EXERCISE BRIEF |
What is needed is an exact copy of the entries, with the pictures excluded.

INPUT RECORDS |
----------
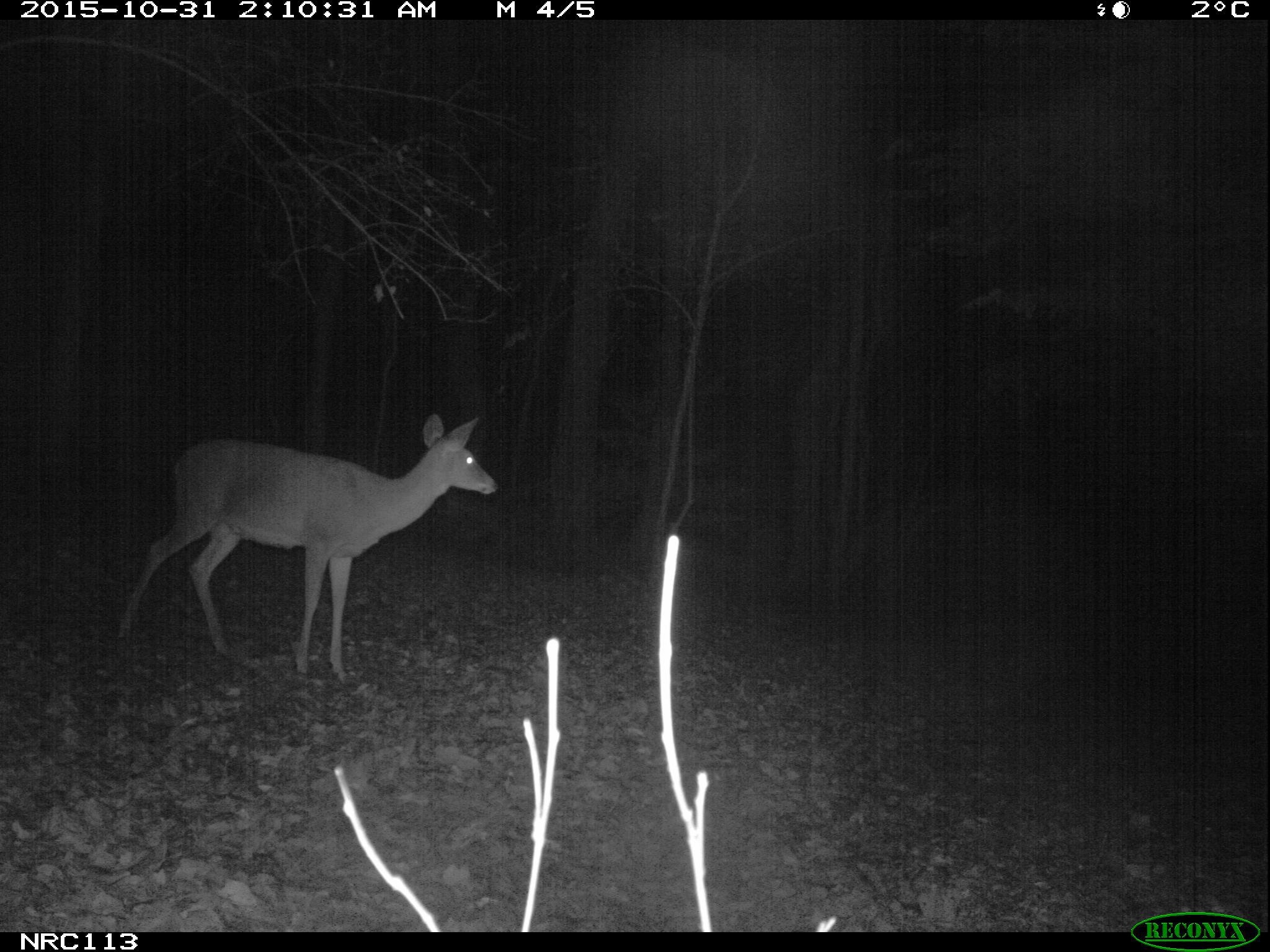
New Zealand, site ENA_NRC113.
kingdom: Animalia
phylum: Chordata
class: Mammalia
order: Artiodactyla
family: Cervidae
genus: Odocoileus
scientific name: Odocoileus virginianus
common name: white-tailed deer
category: white tailed deer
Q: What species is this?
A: White tailed deer (white-tailed deer) (Odocoileus virginianus).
----------
RESPONSE BOX |
New Zealand, site ENA_NRC113.
kingdom: Animalia
phylum: Chordata
class: Mammalia
order: Artiodactyla
family: Cervidae
genus: Odocoileus
scientific name: Odocoileus virginianus
common name: white-tailed deer
category: white tailed deer
Q: What species is this?
A: White tailed deer (white-tailed deer) (Odocoileus virginianus).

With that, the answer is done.